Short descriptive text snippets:
◆ ◆ ◆ ◆ ◆
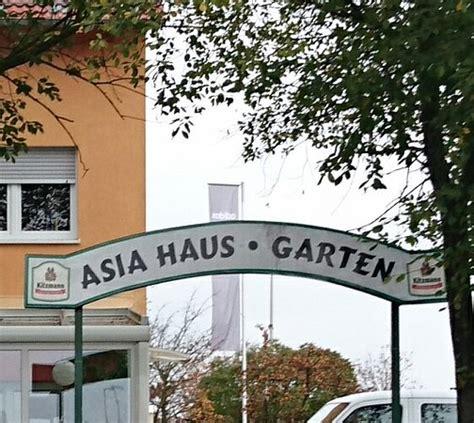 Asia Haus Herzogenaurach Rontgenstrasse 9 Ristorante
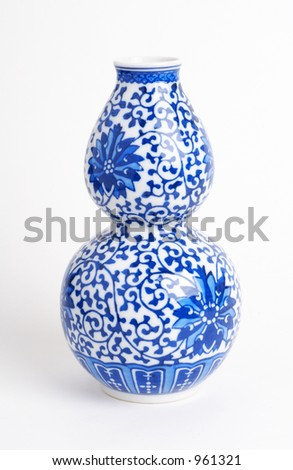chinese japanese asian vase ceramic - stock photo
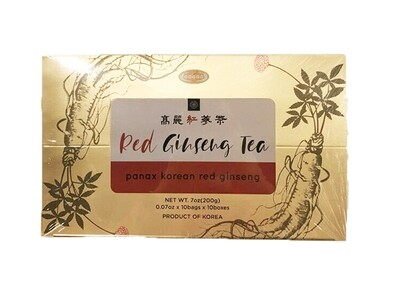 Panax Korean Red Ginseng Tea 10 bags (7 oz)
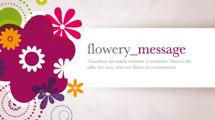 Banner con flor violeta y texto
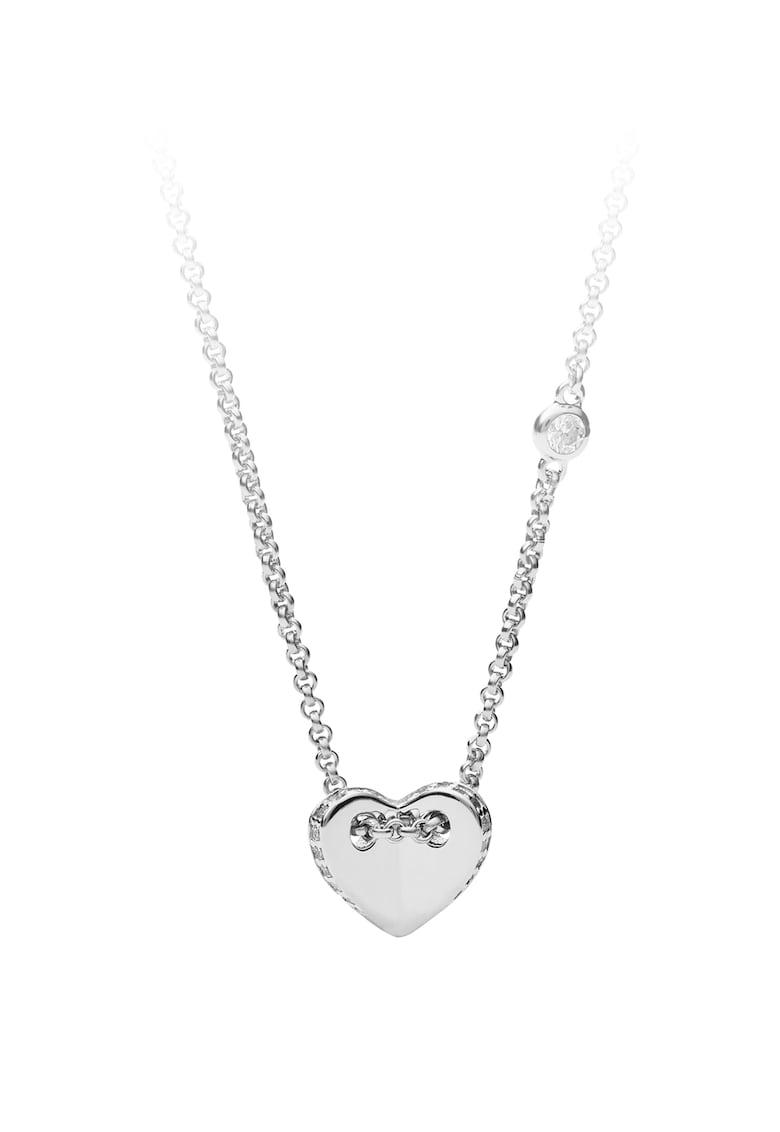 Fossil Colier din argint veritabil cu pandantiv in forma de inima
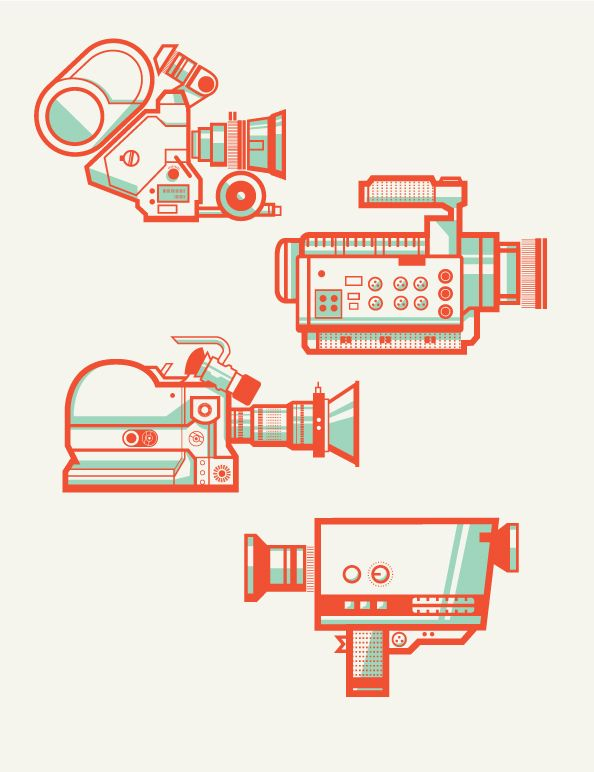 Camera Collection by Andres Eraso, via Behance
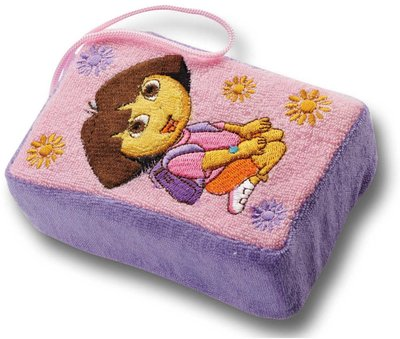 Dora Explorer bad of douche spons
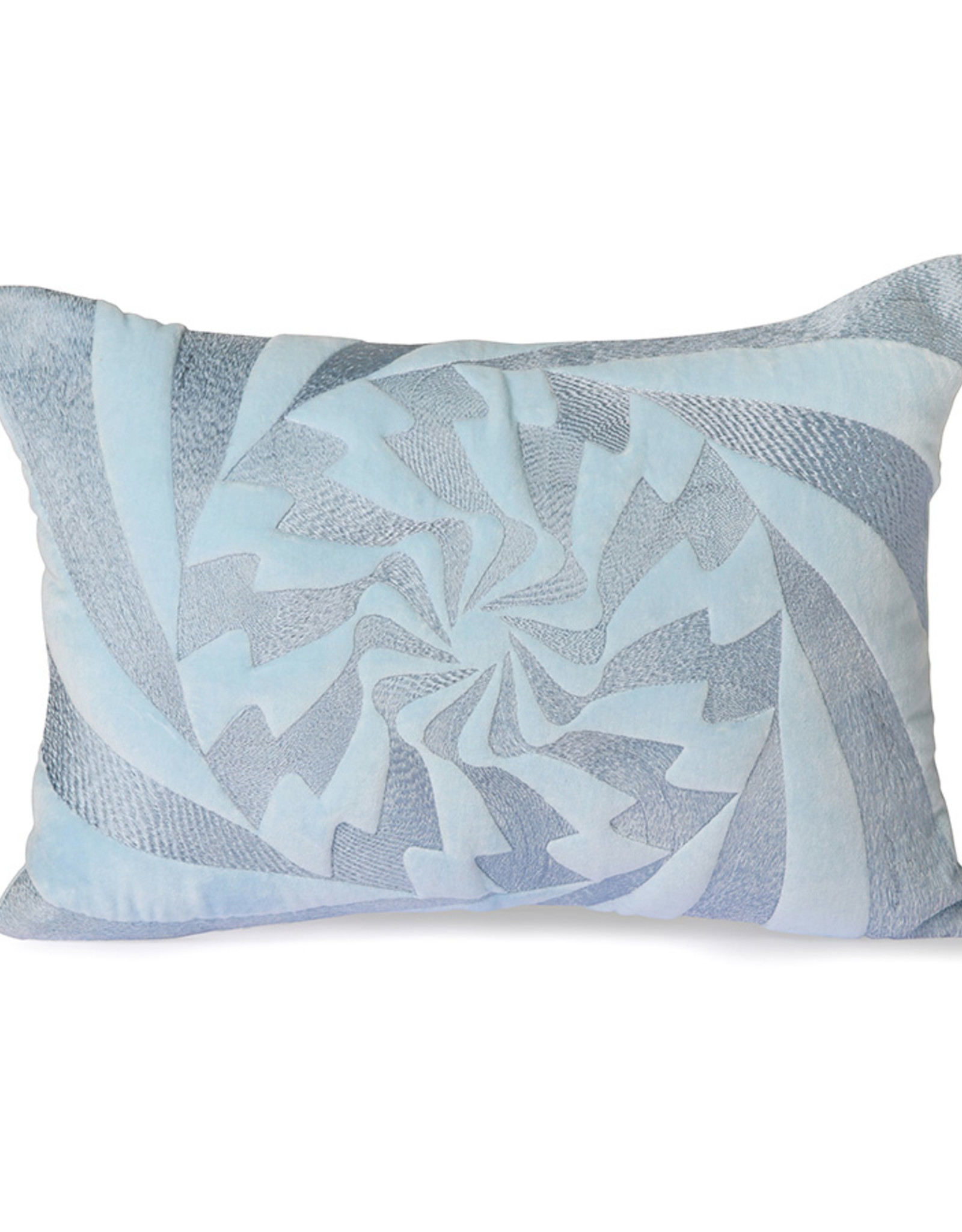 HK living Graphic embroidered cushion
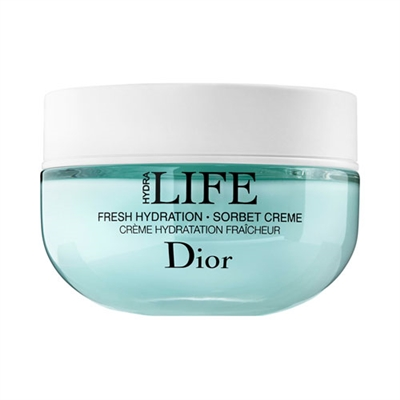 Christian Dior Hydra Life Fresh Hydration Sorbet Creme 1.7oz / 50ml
◆ ◆ ◆ ◆ ◆
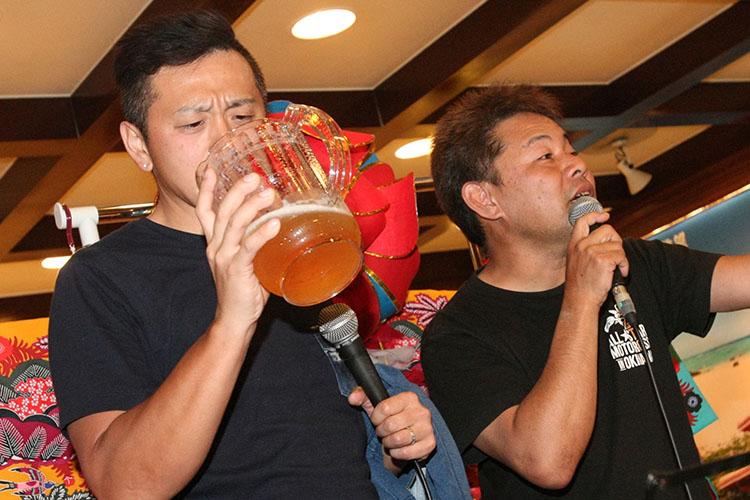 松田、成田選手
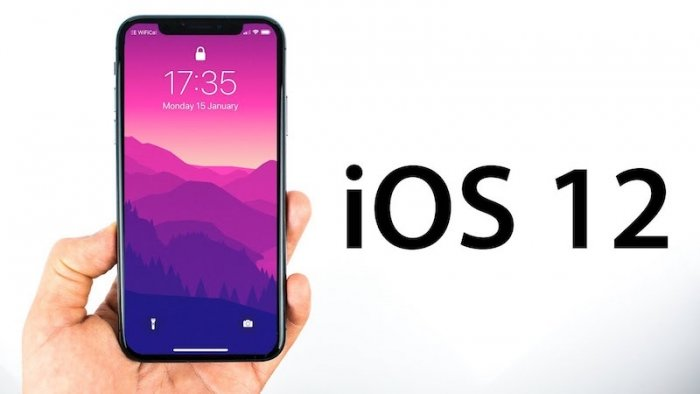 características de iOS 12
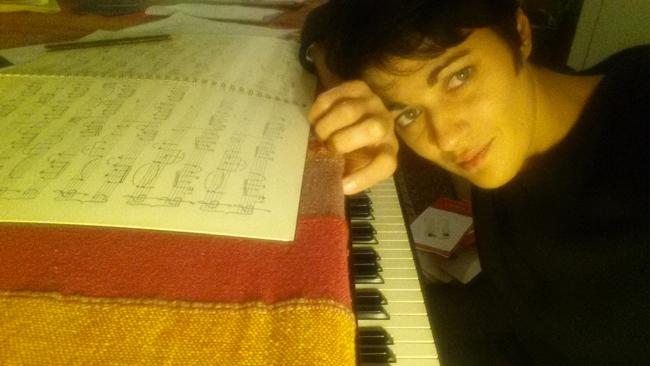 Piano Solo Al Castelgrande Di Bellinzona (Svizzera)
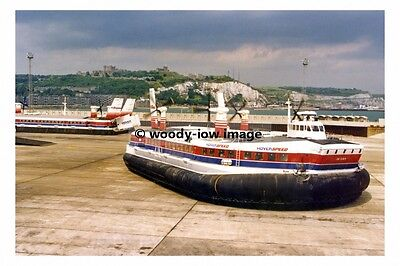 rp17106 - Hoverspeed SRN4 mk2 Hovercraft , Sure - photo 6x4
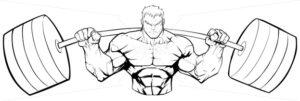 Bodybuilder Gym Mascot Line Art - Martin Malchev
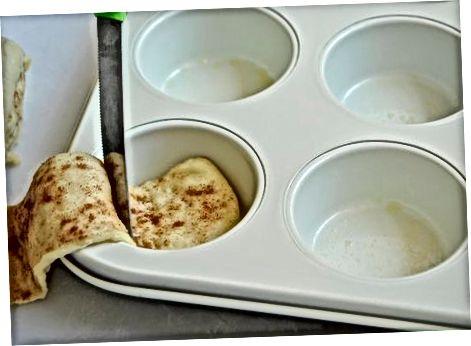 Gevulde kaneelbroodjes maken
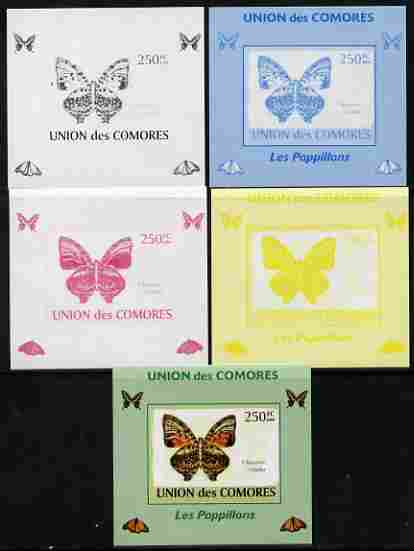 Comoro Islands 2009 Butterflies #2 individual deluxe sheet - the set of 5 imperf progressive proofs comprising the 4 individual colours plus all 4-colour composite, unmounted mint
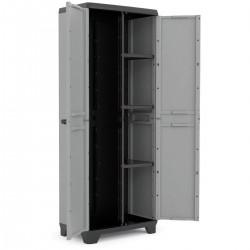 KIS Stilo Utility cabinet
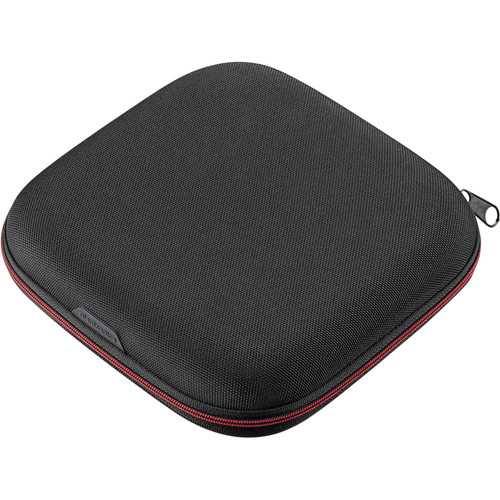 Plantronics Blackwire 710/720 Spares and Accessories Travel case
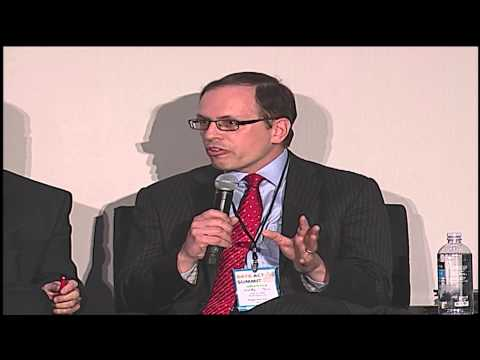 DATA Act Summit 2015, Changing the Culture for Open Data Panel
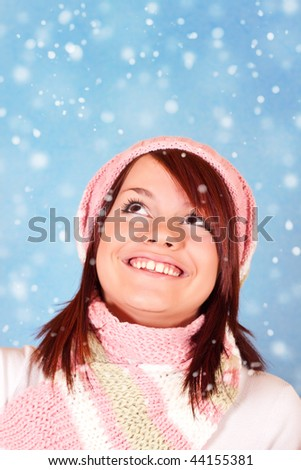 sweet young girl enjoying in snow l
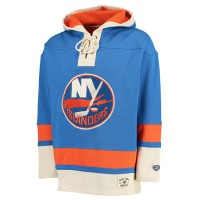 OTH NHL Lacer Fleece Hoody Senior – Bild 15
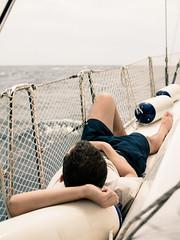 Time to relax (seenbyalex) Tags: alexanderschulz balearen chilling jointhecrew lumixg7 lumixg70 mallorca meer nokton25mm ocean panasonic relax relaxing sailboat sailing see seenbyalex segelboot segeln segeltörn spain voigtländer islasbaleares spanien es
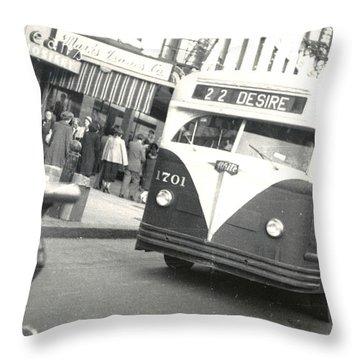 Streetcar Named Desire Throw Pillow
◆ ◆ ◆ ◆ ◆
### [EXERCISE DESCRIPTION]
Of the lines above, copy only those from the one holding "Dora Explorer bad of douche spons" to the one holding "Christian Dior Hydra", both included, and exclude every image.

### [WRITTEN RESPONSE]
 Dora Explorer bad of douche spons
 HK living Graphic embroidered cushion
 Christian Dior Hydra Life Fresh Hydration Sorbet Creme 1.7oz / 50ml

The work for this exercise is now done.